Not sure if you want this, but we just recently implemented it in Azul (https://github.com/cloudflare/azul/issues/33).
Interesting, how frequently do you sequence? I felt like 1s was already pushing it since the whole issuance chain is held up on it.
The Azul prototype logs are sequencing every second too. I'm not really sure how much tolerance CAs have for sequencing delay -- but if 1s is acceptable then maybe 2s in the worst case is OK too? And it's only the unlucky "leftover" entries that don't fit into full tiles that would end up getting delayed. Since those entries were the last to be added to the pool, they'll probably only be delayed by ~1.5s on average.
There's probably a way to model this nicely, but intuitively if a log is sequencing 128 entries/second and you're willing to delay entries by a single sequencing round, then on average half the entries will be delayed by a sequencing round and the others will be sequenced right away. Under a heavier load, the benefits only go up, since more entries will fit into full tiles right away. Under a lighter load, you'll delay a larger share of the entries but still be producing fewer partial tiles.
Speaking only for Let's Encrypt and our CT implementation:
We time out and try another log after 2 seconds. Ideally logs wouldn't come too close to that, so we're not timing out early and "wasting" an extra CT submission on another log. We can probably make that longer, if we had to.
Navigli2025h2's 75th percentile of time for successful submissions hovers somewhere just under the 1s mark, which is about where I'd want it.
Could we wait more? 5 second? A dynamic value tuned to a particular log's performance? Maybe, but that's just more engineering and validation.
I think if the timeout was something like:
- At 0.8s, begin waiting for the current tile to fill.

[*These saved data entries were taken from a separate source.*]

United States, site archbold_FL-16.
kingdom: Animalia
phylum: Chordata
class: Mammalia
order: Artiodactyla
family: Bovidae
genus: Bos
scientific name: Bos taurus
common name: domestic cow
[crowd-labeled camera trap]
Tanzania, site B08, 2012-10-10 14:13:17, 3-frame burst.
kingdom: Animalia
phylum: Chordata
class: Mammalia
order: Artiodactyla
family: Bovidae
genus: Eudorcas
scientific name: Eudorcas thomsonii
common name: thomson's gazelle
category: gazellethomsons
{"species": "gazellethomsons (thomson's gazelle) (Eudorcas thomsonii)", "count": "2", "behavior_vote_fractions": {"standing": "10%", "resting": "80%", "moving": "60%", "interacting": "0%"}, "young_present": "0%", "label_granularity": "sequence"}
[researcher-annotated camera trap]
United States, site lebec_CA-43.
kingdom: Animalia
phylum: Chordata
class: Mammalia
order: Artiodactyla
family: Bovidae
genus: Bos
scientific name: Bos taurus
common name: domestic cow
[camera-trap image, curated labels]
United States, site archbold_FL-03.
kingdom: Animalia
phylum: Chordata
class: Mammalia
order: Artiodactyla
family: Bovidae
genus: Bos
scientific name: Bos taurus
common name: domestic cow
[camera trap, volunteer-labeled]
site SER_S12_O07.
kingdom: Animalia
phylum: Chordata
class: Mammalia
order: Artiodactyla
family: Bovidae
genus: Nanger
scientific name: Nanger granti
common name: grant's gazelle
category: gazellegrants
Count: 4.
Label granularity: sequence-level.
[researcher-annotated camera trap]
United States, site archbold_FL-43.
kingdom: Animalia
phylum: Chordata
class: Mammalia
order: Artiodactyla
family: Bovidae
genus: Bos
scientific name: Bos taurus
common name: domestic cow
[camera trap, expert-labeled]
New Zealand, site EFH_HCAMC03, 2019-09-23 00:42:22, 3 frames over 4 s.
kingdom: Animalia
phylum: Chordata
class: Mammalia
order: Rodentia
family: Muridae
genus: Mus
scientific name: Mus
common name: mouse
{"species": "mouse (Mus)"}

- At 1.2s, time out and write a partial tile.
That might avoid some partial tiles without too much impact. Assuming that we're averaging about 128 entries/sec, we could target every other sequence filling an aligned tile.
For logs maxing out throughput, perhaps the rate-limit could be expressed in tiles instead of entries. So instead of 750 entries/sec, it's 3 tiles - we fill the previous partial tile, and add up to two more full tiles. Logs aren't sequencing at their limit very much though, so I don't know if that's helpful.
Thanks for the insight! A per-entry max sequence delay of 1.2s is a useful target. It's also relevant for the batching that the Azul implementation does--right now batches time out after 1s, so I'll look into reducing it. The prototype logs are hovering in the 2-3s range for add-[pre-]chain requests, which doesn't meet the current Let's Encrypt threshold.